Hope you all had a great Thanksgiving! Karina sure enjoyed the turkey 🙂 She wouldn’t eat the little pieces we put on her tray, but gave her the drumstick and she went to town! She also enjoyed some mashed potatoes, stuffing and squash soup. I put the squash soup in a sippy cup (thanks Adriane for the tip) and she loved it! I think I am going to try to make her a smoothie in the morning and put it in the sippy cup (a cup without a valve) for her to enjoy.
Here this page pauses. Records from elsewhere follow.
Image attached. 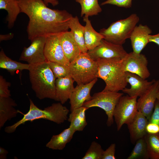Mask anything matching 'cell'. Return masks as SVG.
<instances>
[{
    "label": "cell",
    "mask_w": 159,
    "mask_h": 159,
    "mask_svg": "<svg viewBox=\"0 0 159 159\" xmlns=\"http://www.w3.org/2000/svg\"><path fill=\"white\" fill-rule=\"evenodd\" d=\"M139 19L133 14L126 18L112 23L107 29H101L100 33L104 39L112 43L122 45L131 35Z\"/></svg>",
    "instance_id": "cell-5"
},
{
    "label": "cell",
    "mask_w": 159,
    "mask_h": 159,
    "mask_svg": "<svg viewBox=\"0 0 159 159\" xmlns=\"http://www.w3.org/2000/svg\"><path fill=\"white\" fill-rule=\"evenodd\" d=\"M8 153L7 150L5 149L4 148L0 147V159H6L7 155Z\"/></svg>",
    "instance_id": "cell-39"
},
{
    "label": "cell",
    "mask_w": 159,
    "mask_h": 159,
    "mask_svg": "<svg viewBox=\"0 0 159 159\" xmlns=\"http://www.w3.org/2000/svg\"><path fill=\"white\" fill-rule=\"evenodd\" d=\"M29 109L27 112L24 114L23 117L14 124L6 127L5 132L11 133L15 131L19 125L27 121L43 119L53 122L57 124L63 123L68 119L69 110L60 102L53 103L44 110L36 106L32 100L29 99Z\"/></svg>",
    "instance_id": "cell-4"
},
{
    "label": "cell",
    "mask_w": 159,
    "mask_h": 159,
    "mask_svg": "<svg viewBox=\"0 0 159 159\" xmlns=\"http://www.w3.org/2000/svg\"><path fill=\"white\" fill-rule=\"evenodd\" d=\"M69 68L70 75L77 85L87 84L97 78V62L87 53H81L70 62Z\"/></svg>",
    "instance_id": "cell-6"
},
{
    "label": "cell",
    "mask_w": 159,
    "mask_h": 159,
    "mask_svg": "<svg viewBox=\"0 0 159 159\" xmlns=\"http://www.w3.org/2000/svg\"><path fill=\"white\" fill-rule=\"evenodd\" d=\"M75 132L74 128L69 126L59 134L53 135L46 146L53 150H63L72 139Z\"/></svg>",
    "instance_id": "cell-22"
},
{
    "label": "cell",
    "mask_w": 159,
    "mask_h": 159,
    "mask_svg": "<svg viewBox=\"0 0 159 159\" xmlns=\"http://www.w3.org/2000/svg\"><path fill=\"white\" fill-rule=\"evenodd\" d=\"M123 94L118 92L103 90L95 93L91 99L85 102L83 106L88 109L99 107L104 110L107 117L106 124L108 127L114 122L113 112L115 106Z\"/></svg>",
    "instance_id": "cell-7"
},
{
    "label": "cell",
    "mask_w": 159,
    "mask_h": 159,
    "mask_svg": "<svg viewBox=\"0 0 159 159\" xmlns=\"http://www.w3.org/2000/svg\"><path fill=\"white\" fill-rule=\"evenodd\" d=\"M136 96H122L113 112V117L117 130H119L124 124L127 125L133 119L138 111Z\"/></svg>",
    "instance_id": "cell-8"
},
{
    "label": "cell",
    "mask_w": 159,
    "mask_h": 159,
    "mask_svg": "<svg viewBox=\"0 0 159 159\" xmlns=\"http://www.w3.org/2000/svg\"><path fill=\"white\" fill-rule=\"evenodd\" d=\"M87 53L92 59L96 61L99 59H122L128 53L122 45L115 44L103 39L100 45L93 49L88 50Z\"/></svg>",
    "instance_id": "cell-9"
},
{
    "label": "cell",
    "mask_w": 159,
    "mask_h": 159,
    "mask_svg": "<svg viewBox=\"0 0 159 159\" xmlns=\"http://www.w3.org/2000/svg\"><path fill=\"white\" fill-rule=\"evenodd\" d=\"M104 150L101 145L92 141L82 159H102Z\"/></svg>",
    "instance_id": "cell-30"
},
{
    "label": "cell",
    "mask_w": 159,
    "mask_h": 159,
    "mask_svg": "<svg viewBox=\"0 0 159 159\" xmlns=\"http://www.w3.org/2000/svg\"><path fill=\"white\" fill-rule=\"evenodd\" d=\"M148 64V60L145 55L133 52L128 53L122 59V66L125 72L135 74L145 79L150 75Z\"/></svg>",
    "instance_id": "cell-10"
},
{
    "label": "cell",
    "mask_w": 159,
    "mask_h": 159,
    "mask_svg": "<svg viewBox=\"0 0 159 159\" xmlns=\"http://www.w3.org/2000/svg\"><path fill=\"white\" fill-rule=\"evenodd\" d=\"M46 37L40 36L31 40L28 47H24L19 60L27 62L30 64H37L47 61L44 53Z\"/></svg>",
    "instance_id": "cell-11"
},
{
    "label": "cell",
    "mask_w": 159,
    "mask_h": 159,
    "mask_svg": "<svg viewBox=\"0 0 159 159\" xmlns=\"http://www.w3.org/2000/svg\"><path fill=\"white\" fill-rule=\"evenodd\" d=\"M30 66L29 64H24L11 59L7 57L3 49L0 52V68L7 70L11 75H13L17 70H28Z\"/></svg>",
    "instance_id": "cell-26"
},
{
    "label": "cell",
    "mask_w": 159,
    "mask_h": 159,
    "mask_svg": "<svg viewBox=\"0 0 159 159\" xmlns=\"http://www.w3.org/2000/svg\"><path fill=\"white\" fill-rule=\"evenodd\" d=\"M81 6V16H88L97 15L102 10L98 3V0H74Z\"/></svg>",
    "instance_id": "cell-27"
},
{
    "label": "cell",
    "mask_w": 159,
    "mask_h": 159,
    "mask_svg": "<svg viewBox=\"0 0 159 159\" xmlns=\"http://www.w3.org/2000/svg\"><path fill=\"white\" fill-rule=\"evenodd\" d=\"M149 40V42H154L159 46V33L155 35H150Z\"/></svg>",
    "instance_id": "cell-38"
},
{
    "label": "cell",
    "mask_w": 159,
    "mask_h": 159,
    "mask_svg": "<svg viewBox=\"0 0 159 159\" xmlns=\"http://www.w3.org/2000/svg\"><path fill=\"white\" fill-rule=\"evenodd\" d=\"M159 90V80L156 81L137 100L138 111L143 114L148 121L153 111Z\"/></svg>",
    "instance_id": "cell-13"
},
{
    "label": "cell",
    "mask_w": 159,
    "mask_h": 159,
    "mask_svg": "<svg viewBox=\"0 0 159 159\" xmlns=\"http://www.w3.org/2000/svg\"><path fill=\"white\" fill-rule=\"evenodd\" d=\"M60 43L64 53L70 62L73 61L81 53L71 31L59 34Z\"/></svg>",
    "instance_id": "cell-17"
},
{
    "label": "cell",
    "mask_w": 159,
    "mask_h": 159,
    "mask_svg": "<svg viewBox=\"0 0 159 159\" xmlns=\"http://www.w3.org/2000/svg\"><path fill=\"white\" fill-rule=\"evenodd\" d=\"M97 80V78H96L89 83L77 85L74 87L69 99L71 112L82 106L84 102L91 99L90 91Z\"/></svg>",
    "instance_id": "cell-15"
},
{
    "label": "cell",
    "mask_w": 159,
    "mask_h": 159,
    "mask_svg": "<svg viewBox=\"0 0 159 159\" xmlns=\"http://www.w3.org/2000/svg\"><path fill=\"white\" fill-rule=\"evenodd\" d=\"M110 4L119 7L129 8L132 4V0H107L101 4V5Z\"/></svg>",
    "instance_id": "cell-33"
},
{
    "label": "cell",
    "mask_w": 159,
    "mask_h": 159,
    "mask_svg": "<svg viewBox=\"0 0 159 159\" xmlns=\"http://www.w3.org/2000/svg\"><path fill=\"white\" fill-rule=\"evenodd\" d=\"M148 122L159 125V102L156 100L154 109Z\"/></svg>",
    "instance_id": "cell-35"
},
{
    "label": "cell",
    "mask_w": 159,
    "mask_h": 159,
    "mask_svg": "<svg viewBox=\"0 0 159 159\" xmlns=\"http://www.w3.org/2000/svg\"><path fill=\"white\" fill-rule=\"evenodd\" d=\"M21 13L26 14L29 21L27 27L29 39L47 37L68 31L73 16L65 10L51 9L43 0H18Z\"/></svg>",
    "instance_id": "cell-1"
},
{
    "label": "cell",
    "mask_w": 159,
    "mask_h": 159,
    "mask_svg": "<svg viewBox=\"0 0 159 159\" xmlns=\"http://www.w3.org/2000/svg\"><path fill=\"white\" fill-rule=\"evenodd\" d=\"M122 59H99L95 61L98 65L97 77L105 83L103 90L118 92L126 87V72L122 66Z\"/></svg>",
    "instance_id": "cell-3"
},
{
    "label": "cell",
    "mask_w": 159,
    "mask_h": 159,
    "mask_svg": "<svg viewBox=\"0 0 159 159\" xmlns=\"http://www.w3.org/2000/svg\"><path fill=\"white\" fill-rule=\"evenodd\" d=\"M11 85L10 82L7 81L2 76H0V97H7L11 96L9 89Z\"/></svg>",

With the turkey leftovers, I am going to make turkey enchiladas tonight. Some store bought mole sauce, shredded cheese, turkey, fresh salsa, cilantro, sour cream and whole wheat tortillas. Heat the sauce in a skillet, put some of the shredded turkey in. Wrap some of the turkey with mole in a tortilla and put in baking dish. Repeat until done with turkey. Leave some mole sauce to pour over the top and then cover with shredded cheese. You can also put cheese inside the tortilla. Bake in the over for about 30-45 min.
1 large can of whole tomatoes
1 jalapeno (take out seeds and chopped)
about 1/2 a red onion roughly chopped
cilantro (to your taste – I usually grab a handful)
about a clove of garlic, minced.
Put ingredients into a blender or food processor. Mix until it is the consistency you want. Less if you like it chunky and more if you want it smooth.